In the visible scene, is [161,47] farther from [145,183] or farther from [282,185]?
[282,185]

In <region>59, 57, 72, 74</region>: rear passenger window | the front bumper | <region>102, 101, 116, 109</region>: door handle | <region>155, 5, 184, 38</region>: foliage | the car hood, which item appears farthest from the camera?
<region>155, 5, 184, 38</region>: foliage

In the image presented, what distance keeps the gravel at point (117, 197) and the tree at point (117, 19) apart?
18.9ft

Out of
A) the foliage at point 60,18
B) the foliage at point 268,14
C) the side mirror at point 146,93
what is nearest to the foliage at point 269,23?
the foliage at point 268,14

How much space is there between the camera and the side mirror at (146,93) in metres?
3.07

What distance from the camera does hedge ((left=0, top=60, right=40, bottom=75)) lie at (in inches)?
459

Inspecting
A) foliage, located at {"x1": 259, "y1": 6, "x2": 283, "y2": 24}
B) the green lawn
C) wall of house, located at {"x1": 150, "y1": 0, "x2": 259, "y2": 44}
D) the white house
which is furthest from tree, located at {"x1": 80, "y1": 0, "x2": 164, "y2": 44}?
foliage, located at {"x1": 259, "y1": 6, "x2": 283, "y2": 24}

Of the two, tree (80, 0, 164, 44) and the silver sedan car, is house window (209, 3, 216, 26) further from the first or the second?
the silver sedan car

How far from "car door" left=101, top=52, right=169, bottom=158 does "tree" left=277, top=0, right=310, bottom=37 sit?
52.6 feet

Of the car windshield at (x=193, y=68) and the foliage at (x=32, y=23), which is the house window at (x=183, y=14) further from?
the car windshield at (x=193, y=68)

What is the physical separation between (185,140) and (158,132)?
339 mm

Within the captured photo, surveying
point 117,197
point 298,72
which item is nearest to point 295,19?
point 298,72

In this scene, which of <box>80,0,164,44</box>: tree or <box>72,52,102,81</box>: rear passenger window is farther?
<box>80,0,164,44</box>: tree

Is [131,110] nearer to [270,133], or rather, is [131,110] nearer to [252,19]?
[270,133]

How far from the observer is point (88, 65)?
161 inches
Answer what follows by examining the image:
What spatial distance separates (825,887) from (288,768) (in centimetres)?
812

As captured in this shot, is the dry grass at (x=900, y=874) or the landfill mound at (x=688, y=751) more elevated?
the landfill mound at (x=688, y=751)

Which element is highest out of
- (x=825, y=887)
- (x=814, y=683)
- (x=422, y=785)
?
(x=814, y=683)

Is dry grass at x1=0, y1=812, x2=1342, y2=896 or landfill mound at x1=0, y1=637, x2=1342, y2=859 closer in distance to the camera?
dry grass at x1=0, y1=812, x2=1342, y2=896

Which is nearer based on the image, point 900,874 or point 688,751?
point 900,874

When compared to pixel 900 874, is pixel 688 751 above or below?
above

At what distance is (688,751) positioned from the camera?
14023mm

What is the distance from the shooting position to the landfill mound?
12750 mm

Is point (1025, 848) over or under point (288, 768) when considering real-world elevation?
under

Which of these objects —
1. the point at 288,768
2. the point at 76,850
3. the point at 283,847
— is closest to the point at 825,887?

→ EXERCISE AIM: Convert every line of the rows above into a JSON list of strings, one string per line, leaving out blank lines.

→ ANSWER TO THE EXERCISE:
[
  "In the visible scene, is [161,47] farther from [145,183] or farther from [282,185]?",
  "[282,185]",
  "In <region>59, 57, 72, 74</region>: rear passenger window | the front bumper | <region>102, 101, 116, 109</region>: door handle | <region>155, 5, 184, 38</region>: foliage | the car hood, which item appears farthest from the camera?",
  "<region>155, 5, 184, 38</region>: foliage",
  "In the image presented, what distance keeps the gravel at point (117, 197) and the tree at point (117, 19) apart?",
  "18.9ft",
  "Out of",
  "A) the foliage at point 60,18",
  "B) the foliage at point 268,14",
  "C) the side mirror at point 146,93",
  "what is nearest to the foliage at point 269,23?",
  "the foliage at point 268,14",
  "How much space is there between the camera and the side mirror at (146,93) in metres?",
  "3.07",
  "What distance from the camera does hedge ((left=0, top=60, right=40, bottom=75)) lie at (in inches)?",
  "459",
  "Inspecting",
  "A) foliage, located at {\"x1\": 259, \"y1\": 6, \"x2\": 283, \"y2\": 24}",
  "B) the green lawn",
  "C) wall of house, located at {\"x1\": 150, \"y1\": 0, \"x2\": 259, \"y2\": 44}",
  "D) the white house",
  "which is furthest from tree, located at {\"x1\": 80, \"y1\": 0, \"x2\": 164, \"y2\": 44}?",
  "foliage, located at {\"x1\": 259, \"y1\": 6, \"x2\": 283, \"y2\": 24}",
  "Of the two, tree (80, 0, 164, 44) and the silver sedan car, is house window (209, 3, 216, 26) further from the first or the second?",
  "the silver sedan car",
  "How far from \"car door\" left=101, top=52, right=169, bottom=158 does \"tree\" left=277, top=0, right=310, bottom=37 sit?",
  "52.6 feet",
  "Of the car windshield at (x=193, y=68) and the foliage at (x=32, y=23), which is the house window at (x=183, y=14) further from?",
  "the car windshield at (x=193, y=68)",
  "What is the physical separation between (185,140) and (158,132)?",
  "339 mm",
  "Within the captured photo, surveying",
  "point 117,197",
  "point 298,72",
  "which item is nearest to point 295,19?",
  "point 298,72",
  "In this scene, which of <box>80,0,164,44</box>: tree or <box>72,52,102,81</box>: rear passenger window is farther?",
  "<box>80,0,164,44</box>: tree",
  "Is [131,110] nearer to [270,133], or rather, is [131,110] nearer to [252,19]?",
  "[270,133]",
  "How far from the observer is point (88, 65)?",
  "161 inches",
  "Answer what follows by examining the image:",
  "What spatial distance separates (825,887) from (288,768) (in centimetres)?",
  "812",
  "As captured in this shot, is the dry grass at (x=900, y=874) or the landfill mound at (x=688, y=751) more elevated?",
  "the landfill mound at (x=688, y=751)",
  "Which element is highest out of",
  "- (x=825, y=887)",
  "- (x=814, y=683)",
  "- (x=422, y=785)",
  "?",
  "(x=814, y=683)",
  "Is dry grass at x1=0, y1=812, x2=1342, y2=896 or landfill mound at x1=0, y1=637, x2=1342, y2=859 closer in distance to the camera?",
  "dry grass at x1=0, y1=812, x2=1342, y2=896",
  "Which is nearer based on the image, point 900,874 or point 688,751?",
  "point 900,874",
  "When compared to pixel 900 874, is pixel 688 751 above or below?",
  "above",
  "At what distance is (688,751) positioned from the camera?",
  "14023mm",
  "What is the distance from the shooting position to the landfill mound?",
  "12750 mm",
  "Is point (1025, 848) over or under point (288, 768) when considering real-world elevation?",
  "under",
  "Which of these objects —",
  "1. the point at 288,768",
  "2. the point at 76,850",
  "3. the point at 283,847",
  "— is closest to the point at 825,887?"
]